5. Funding Rate Arbitrage

When funding rates on CEX and DEX perpetuals diverge, agents can long the instrument with negative funding and short the instrument with positive funding, collecting the spread. This is market-neutral if correlation remains high.

Detection Algorithms

Arbitrage detection is fundamentally a comparison problem: continuously compare prices across venues and flag when the spread exceeds the cost of execution. However, the implementation details matter enormously.

WebSocket Price Aggregator

The foundation is maintaining real-time price feeds from all target venues. REST polling is too slow — at best 200-500ms per poll cycle, which misses most opportunities. WebSocket subscriptions are necessary.

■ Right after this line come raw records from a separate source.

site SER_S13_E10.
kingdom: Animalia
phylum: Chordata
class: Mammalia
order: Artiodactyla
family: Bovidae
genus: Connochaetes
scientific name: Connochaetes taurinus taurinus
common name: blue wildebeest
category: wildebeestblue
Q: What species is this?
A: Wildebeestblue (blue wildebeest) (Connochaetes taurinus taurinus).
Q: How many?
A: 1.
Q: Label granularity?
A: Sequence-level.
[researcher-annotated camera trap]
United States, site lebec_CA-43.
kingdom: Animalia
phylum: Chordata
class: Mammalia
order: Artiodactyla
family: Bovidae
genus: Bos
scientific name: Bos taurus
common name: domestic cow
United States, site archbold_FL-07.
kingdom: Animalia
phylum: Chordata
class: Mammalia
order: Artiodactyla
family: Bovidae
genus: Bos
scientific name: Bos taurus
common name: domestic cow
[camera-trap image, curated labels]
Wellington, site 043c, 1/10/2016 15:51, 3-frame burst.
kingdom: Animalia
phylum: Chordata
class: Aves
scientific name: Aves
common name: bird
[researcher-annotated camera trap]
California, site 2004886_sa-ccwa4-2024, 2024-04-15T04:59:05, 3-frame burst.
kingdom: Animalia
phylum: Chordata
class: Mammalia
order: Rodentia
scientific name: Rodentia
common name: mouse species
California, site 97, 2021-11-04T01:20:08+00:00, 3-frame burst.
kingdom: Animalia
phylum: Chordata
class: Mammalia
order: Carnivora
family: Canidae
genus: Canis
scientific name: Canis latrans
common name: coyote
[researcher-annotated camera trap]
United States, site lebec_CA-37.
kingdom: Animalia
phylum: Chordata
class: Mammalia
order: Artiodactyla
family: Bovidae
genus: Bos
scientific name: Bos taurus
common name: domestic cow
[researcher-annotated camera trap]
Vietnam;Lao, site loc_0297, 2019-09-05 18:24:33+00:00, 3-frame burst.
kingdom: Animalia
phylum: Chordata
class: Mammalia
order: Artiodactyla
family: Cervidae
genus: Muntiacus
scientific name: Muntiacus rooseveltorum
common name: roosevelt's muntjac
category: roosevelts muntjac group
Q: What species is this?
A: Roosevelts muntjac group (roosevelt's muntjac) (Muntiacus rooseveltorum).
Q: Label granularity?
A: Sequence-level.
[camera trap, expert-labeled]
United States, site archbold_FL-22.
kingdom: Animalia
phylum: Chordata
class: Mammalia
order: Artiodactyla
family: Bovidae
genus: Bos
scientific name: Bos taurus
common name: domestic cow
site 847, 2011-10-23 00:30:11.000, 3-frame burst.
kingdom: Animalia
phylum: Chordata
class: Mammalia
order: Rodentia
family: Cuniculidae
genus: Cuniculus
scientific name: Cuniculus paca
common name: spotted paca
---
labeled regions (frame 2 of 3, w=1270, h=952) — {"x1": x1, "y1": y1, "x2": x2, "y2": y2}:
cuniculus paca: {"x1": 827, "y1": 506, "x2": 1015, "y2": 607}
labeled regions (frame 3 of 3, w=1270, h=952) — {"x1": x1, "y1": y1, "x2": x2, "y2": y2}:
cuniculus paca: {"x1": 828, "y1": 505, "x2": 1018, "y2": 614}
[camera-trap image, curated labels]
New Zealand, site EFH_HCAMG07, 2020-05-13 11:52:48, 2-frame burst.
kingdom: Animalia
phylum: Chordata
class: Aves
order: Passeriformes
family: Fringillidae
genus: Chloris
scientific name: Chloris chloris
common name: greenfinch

# Price aggregator using async WebSockets
import asyncio
import json
import time
import websockets
from dataclasses import dataclass, field
from typing import Dict, Optional
import httpx

@dataclass
class PriceQuote:
    venue: str
    symbol: str
    bid: float
    ask: float
    mid: float
    timestamp_ms: int
    bid_size: float = 0.0
    ask_size: float = 0.0

@dataclass
class ArbSignal:
    buy_venue: str
    sell_venue: str
    symbol: str
    buy_price: float      # best ask on buy side
    sell_price: float     # best bid on sell side
    raw_spread_pct: float
    estimated_cost_pct: float
    net_spread_pct: float
    detected_at_ms: int
    max_size: float

class CrossExchangeDetector:
    def __init__(self, symbols: list[str], min_net_spread_pct: float = 0.05):
        self.symbols = symbols
        self.min_net_spread_pct = min_net_spread_pct
        self.prices: Dict[str, Dict[str, PriceQuote]] = {}
        # venue -> symbol -> quote
        self.callbacks = []

    def update_price(self, quote: PriceQuote):
        venue = quote.venue
        sym = quote.symbol
        if venue not in self.prices:
            self.prices[venue] = {}
        self.prices[venue][sym] = quote
        self._check_arb(sym)

    def _estimate_cost(self, buy_venue: str, sell_venue: str,
                          symbol: str, size: float) -> float:
        """Estimate total round-trip cost as % of trade size."""
        FEE_TABLE = {
            'binance': 0.10,    # 0.10% taker
            'okx': 0.08,
            'bybit': 0.10,
            'purpleflea': 0.035, # Hyperliquid taker
            'hyperliquid': 0.035,
            'uniswap_v3': 0.30,  # 0.30% default pool
            'curve': 0.04,
        }
        buy_fee = FEE_TABLE.get(buy_venue, 0.10)
        sell_fee = FEE_TABLE.get(sell_venue, 0.10)
        slippage_est = self._estimate_slippage(buy_venue, symbol, size)
        gas_pct = self._estimate_gas_pct(buy_venue, sell_venue, size)
        transfer_cost = 0.01  # bridge/transfer cost if cross-chain
        return buy_fee + sell_fee + slippage_est + gas_pct + transfer_cost

    def _estimate_slippage(self, venue: str, symbol: str, size: float) -> float:
        """Simple slippage model: 0.01% per $100K of size on liquid venues."""
        liquidity_factor = {
            'binance': 100_000,
            'hyperliquid': 50_000,
            'purpleflea': 50_000,
            'uniswap_v3': 20_000,
        }.get(venue, 30_000)
        return (size / liquidity_factor) * 0.01

    def _estimate_gas_pct(self, buy_venue: str, sell_venue: str, size: float) -> float:
        if 'uniswap' in buy_venue or 'uniswap' in sell_venue:
            gas_usd = 8.0  # L2 gas cost in USD
            return (gas_usd / size) * 100
        return 0.0

    def _check_arb(self, symbol: str):
        venues_with_quote = [
            v for v in self.prices if symbol in self.prices[v]
        ]
        if len(venues_with_quote) < 2:
            return

        now_ms = int(time.time() * 1000)
        best_signal: Optional[ArbSignal] = None

        for buy_v in venues_with_quote:
            for sell_v in venues_with_quote:
                if buy_v == sell_v:
                    continue
                bq = self.prices[buy_v][symbol]
                sq = self.prices[sell_v][symbol]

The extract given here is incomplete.